* [任务要求]:
a) 将关于老舍与上海的文章中介于“老舍是北京人,北京是他书写的”与“作品为文学中心增加了凝聚力.”之间的部分（含首尾）重新写出，并把其中的“北京”一律换成“北平”。
b) 列出关于老舍与上海的文章所标明的全部关键词。

* [正文段落]:

:::

老舍与文学中心上海

内容摘 要 :老舍的文学创作与作为现代文学中心的上海有着极为密切的关系.老舍本人虽然从未跻身于上海职业作家的行列,但他从成名到作品的不断产生,都与上海的出版业有着直接的关系.从《小说月报》对老舍成名所起到的直接作用,到《现代》和论语派的刊物对老舍职业作家梦想的承载,刊物不仅起到文学传播的作用,还在催生某些作品方面起到直接的作用.刊物和出版社的稿约,刊物风格和刊载形式甚至影响到老舍创作的体裁和某些特点.更重要的是老舍以自己的文学探索提升了刊物的品格,使其成为外在于文学中心而增加文学中心凝聚力的重要作家.老舍与文学中心上海的关系显示了现代文学运行的特质.

关 键 词 :老舍 上海 文学中心 出版业

老舍是北京人,北京是他书写的对象,但他却并不属于京派,也不在北京写作.对老舍创作构成最直接也是最重要的影响的文学中心不是北京,却是上海.老舍不曾在上海居住,对上海也谈不上喜欢,他说:“我不喜上海,因为我抓不住它的性格,说不清它到底是怎么一回事.”但老舍的成功却离不开上海,更确切地说是离不开上海的期刊和出版社.在推出和催促其成功方面,上海出版业的作用是非常突出的.老舍与上海这种特殊的关系,也说明了上海作为文学中心的特殊意义.它不一定给作家很好的创作空间,但无疑为作品提供了最大的生存空间.你可以不喜欢上海这座城市,但作家的成功几乎离不开它在浓厚的商业氛围中为作品提供的发展空间.文学中心可以有多种形态.或聚集作家群体,或聚集期刊杂志,也就是说或为文学生产的中心,或为文学传播的中心.在现代文学的发生和发展时期,上海既是生产中心,也是传播中心,但对老舍这样的作家而言,上海作为文学传播中心的意义更大.可以说老舍是远离文学中心而居于文学中心的作家.文学中心影响着老舍的创作,他也以自己的作品为文学中心增加了凝聚力.

:::

* [记录列表]:
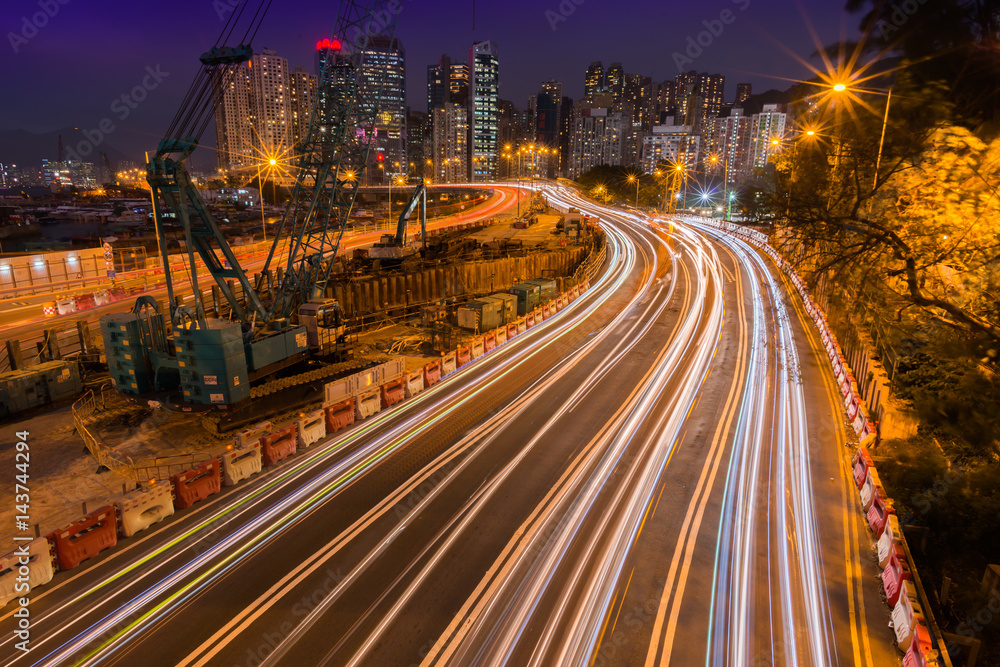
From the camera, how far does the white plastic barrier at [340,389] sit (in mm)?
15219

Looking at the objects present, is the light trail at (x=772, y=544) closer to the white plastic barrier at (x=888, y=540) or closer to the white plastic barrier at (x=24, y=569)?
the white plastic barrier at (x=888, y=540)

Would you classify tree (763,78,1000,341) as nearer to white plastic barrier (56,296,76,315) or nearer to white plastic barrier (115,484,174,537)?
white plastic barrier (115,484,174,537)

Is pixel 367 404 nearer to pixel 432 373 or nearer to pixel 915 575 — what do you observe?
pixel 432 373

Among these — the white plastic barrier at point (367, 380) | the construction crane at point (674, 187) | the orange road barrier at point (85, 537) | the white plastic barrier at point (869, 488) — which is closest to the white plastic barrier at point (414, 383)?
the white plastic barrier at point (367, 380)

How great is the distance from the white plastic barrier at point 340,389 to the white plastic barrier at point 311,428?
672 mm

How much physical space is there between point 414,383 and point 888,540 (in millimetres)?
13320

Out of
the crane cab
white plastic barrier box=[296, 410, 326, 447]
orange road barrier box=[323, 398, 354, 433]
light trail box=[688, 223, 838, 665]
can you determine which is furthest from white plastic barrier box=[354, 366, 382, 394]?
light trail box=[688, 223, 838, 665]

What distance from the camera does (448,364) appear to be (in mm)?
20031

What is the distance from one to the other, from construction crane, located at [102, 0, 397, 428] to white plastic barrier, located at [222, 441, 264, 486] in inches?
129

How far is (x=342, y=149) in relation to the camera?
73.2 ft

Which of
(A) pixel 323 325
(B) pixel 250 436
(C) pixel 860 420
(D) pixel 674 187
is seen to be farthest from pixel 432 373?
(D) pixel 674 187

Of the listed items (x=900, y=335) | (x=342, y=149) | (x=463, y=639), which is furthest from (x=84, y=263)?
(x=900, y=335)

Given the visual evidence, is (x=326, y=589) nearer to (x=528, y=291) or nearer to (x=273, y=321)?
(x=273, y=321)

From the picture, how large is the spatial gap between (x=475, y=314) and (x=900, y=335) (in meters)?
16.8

:::

* [练习答案]:
a)
老舍是北平人,北平是他书写的对象,但他却并不属于京派,也不在北平写作.对老舍创作构成最直接也是最重要的影响的文学中心不是北平,却是上海.老舍不曾在上海居住,对上海也谈不上喜欢,他说:“我不喜上海,因为我抓不住它的性格,说不清它到底是怎么一回事.”但老舍的成功却离不开上海,更确切地说是离不开上海的期刊和出版社.在推出和催促其成功方面,上海出版业的作用是非常突出的.老舍与上海这种特殊的关系,也说明了上海作为文学中心的特殊意义.它不一定给作家很好的创作空间,但无疑为作品提供了最大的生存空间.你可以不喜欢上海这座城市,但作家的成功几乎离不开它在浓厚的商业氛围中为作品提供的发展空间.文学中心可以有多种形态.或聚集作家群体,或聚集期刊杂志,也就是说或为文学生产的中心,或为文学传播的中心.在现代文学的发生和发展时期,上海既是生产中心,也是传播中心,但对老舍这样的作家而言,上海作为文学传播中心的意义更大.可以说老舍是远离文学中心而居于文学中心的作家.文学中心影响着老舍的创作,他也以自己的作品为文学中心增加了凝聚力.

b) 老舍、上海、文学中心、出版业